Capitol Square Review and Advisory Bd. v. Pinette
Annotate this Case
515 U.S. 753 (1995)
- Syllabus |
OCTOBER TERM, 1994
CAPITOL SQUARE REVIEW AND ADVISORY BOARD ET AL. v. PINETTE ET AL.
CERTIORARI TO THE UNITED STATES COURT OF APPEALS FOR THE SIXTH CIRCUIT
No. 94-780. Argued April 26, 1995-Decided June 29, 1995
Ohio law makes Capitol Square, the statehouse plaza in Columbus, a forum for discussion of public questions and for public activities, and gives petitioner Capitol Square Review and Advisory Board (Board) responsibility for regulating access to the square. To use the square, a group must simply fill out an official application form and meet several speechneutral criteria. After the Board denied, on Establishment Clause grounds, the application of respondent Ku Klux Klan to place an unattended cross on the square during the 1993 Christmas season, the Klan filed this suit. The District Court entered an injunction requiring issuance of the requested permit, and the Board permitted the Klan to erect its cross. The Sixth Circuit affirmed the judgment, adding to a conflict among the Courts of Appeals as to whether a private, unattended display of a religious symbol in a public forum violates the Establishment Clause.
Held: The judgment is affirmed. 30 F.3d 675, affirmed.
JUSTICE SCALIA delivered the opinion of the Court with respect to Parts I, II, and III, concluding that:
1. Because the courts below addressed only the Establishment Clause issue and that is the sole question upon which certiorari was granted, this Court will not consider respondents' contention that the State's disapproval of the Klan's political views, rather than its desire to distance itself from sectarian religion, was the genuine reason for disallowing the cross display. Pp. 759-760.

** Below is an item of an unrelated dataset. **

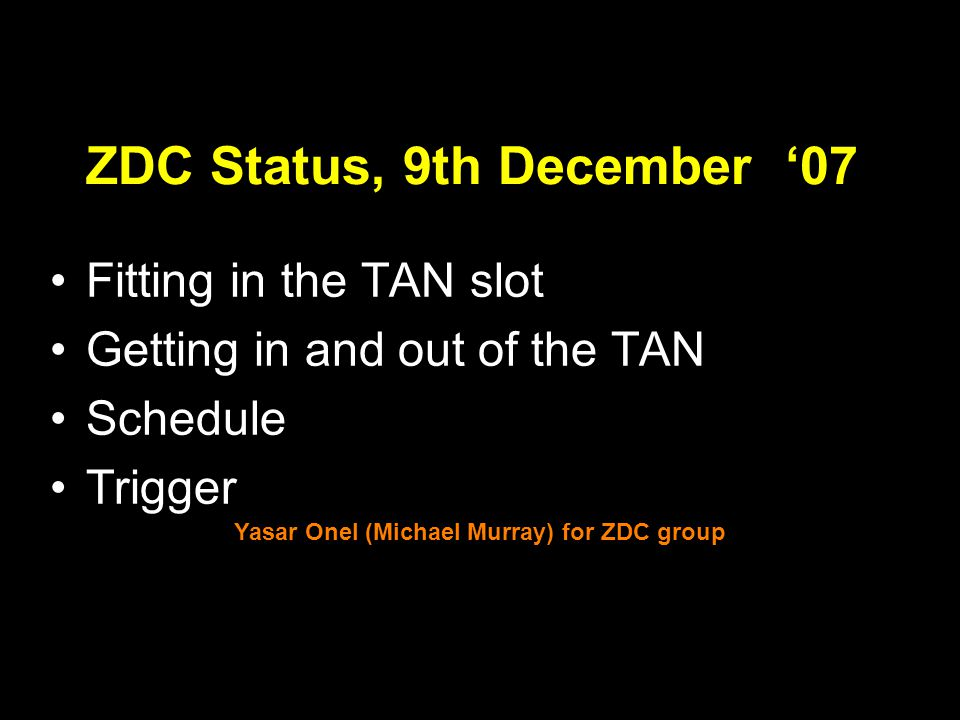 1 ZDC Status, 9th December '07 Fitting in the TAN slot Getting in and out of the TAN Schedule Trigger Yasar Onel (Michael Murray) for ZDC group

2. The display was private religious speech that is as fully protected under the Free Speech Clause as secular private expression. See, e. g., Lamb's Chapel v. Center Moriches Union Free School Dist., 508 U. S. 384. Because Capitol Square is a traditional public forum, the Board may regulate the content of the Klan's expression there only if such a restriction is necessary, and narrowly drawn, to serve a compelling state interest. Perry Ed. Assn. v. Perry Local Educators' Assn., 460 U. S. 37,45. pp. 760-761.

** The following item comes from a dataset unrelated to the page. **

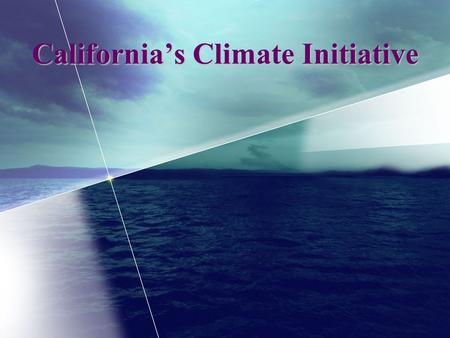 California's Climate Initiative. 2 Executive Order Established Statewide GHG Targets By 2010, Reduce to 2000 Emission Levels* By 2020, Reduce to 1990.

3. Compliance with the Establishment Clause may be a state interest sufficiently compelling to justify content-based restrictions on speech,
see, e. g., Lamb's Chapel, 508 U. S., at 394-395, but the conclusion that that interest is not implicated in this case is strongly suggested by the presence here of the factors the Court considered determinative in striking down state restrictions on religious content in Lamb's Chapel, id., at 395, and Widmar v. Vincent, 454 U. S. 263, 274. As in those cases, the State did not sponsor respondents' expression, the expression was made on government property that had been opened to the public for speech, and permission was requested through the same application process and on the same terms required of other private groups. pp.761-763.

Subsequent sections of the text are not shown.